La redacción científica también experimenta cambios significativos. Herramientas como Grammarly o Paperpal perfeccionan textos con correcciones avanzadas de gramática y estilo, mientras que plataformas como Scite.ai y Research Rabbit optimizan el rastreo de citas y la organización bibliográfica. A ellas se suman soluciones como Consensus, DeepL, Elicit, Gemini, Humata, Jasper, MidJourney, Perplexity y Stable Diffusion, que potencian la búsqueda de información, la generación de contenido y la colaboración académica.
En Unifranz, la investigación es un pilar central del modelo educativo. La institución promueve proyectos que responden a necesidades reales y fomentan la producción de conocimiento basado en evidencia.

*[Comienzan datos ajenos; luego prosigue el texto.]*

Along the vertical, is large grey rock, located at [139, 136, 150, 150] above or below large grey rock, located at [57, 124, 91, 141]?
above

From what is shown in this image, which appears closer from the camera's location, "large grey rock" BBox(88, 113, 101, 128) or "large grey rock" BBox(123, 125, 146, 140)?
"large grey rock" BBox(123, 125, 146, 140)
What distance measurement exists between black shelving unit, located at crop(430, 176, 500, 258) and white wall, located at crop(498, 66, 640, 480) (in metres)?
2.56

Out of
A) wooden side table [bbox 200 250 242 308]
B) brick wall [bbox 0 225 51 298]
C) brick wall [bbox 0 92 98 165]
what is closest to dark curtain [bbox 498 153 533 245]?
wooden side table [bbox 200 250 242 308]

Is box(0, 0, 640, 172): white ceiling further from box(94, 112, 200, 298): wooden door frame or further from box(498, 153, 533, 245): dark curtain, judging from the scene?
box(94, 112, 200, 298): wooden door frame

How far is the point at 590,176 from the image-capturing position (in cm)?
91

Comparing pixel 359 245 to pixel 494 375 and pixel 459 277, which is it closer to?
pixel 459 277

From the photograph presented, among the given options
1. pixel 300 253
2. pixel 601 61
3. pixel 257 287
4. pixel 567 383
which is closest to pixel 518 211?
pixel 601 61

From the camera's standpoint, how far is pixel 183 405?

En este contexto, la IA representa una ventaja estratégica para docentes y estudiantes.
“Estas herramientas permiten a nuestros estudiantes acceder más rápidamente a fuentes confiables, mejorar la calidad de sus escritos y descubrir nuevas áreas de conocimiento con autonomía”, concluye Alvarado.
Para los docentes, además, la inteligencia artificial facilita la actualización constante, automatiza tareas administrativas y fortalece la tutoría de proyectos científicos.
La integración de la IA en la investigación universitaria no sustituye al investigador; lo potencia. Amplía su capacidad de análisis, estimula la creatividad y multiplica la productividad. Las universidades que incorporan estas tecnologías con criterio ético y visión estratégica no solo aceleran sus procesos, sino que elevan la calidad de sus publicaciones y abren nuevas fronteras para la generación de conocimiento científico.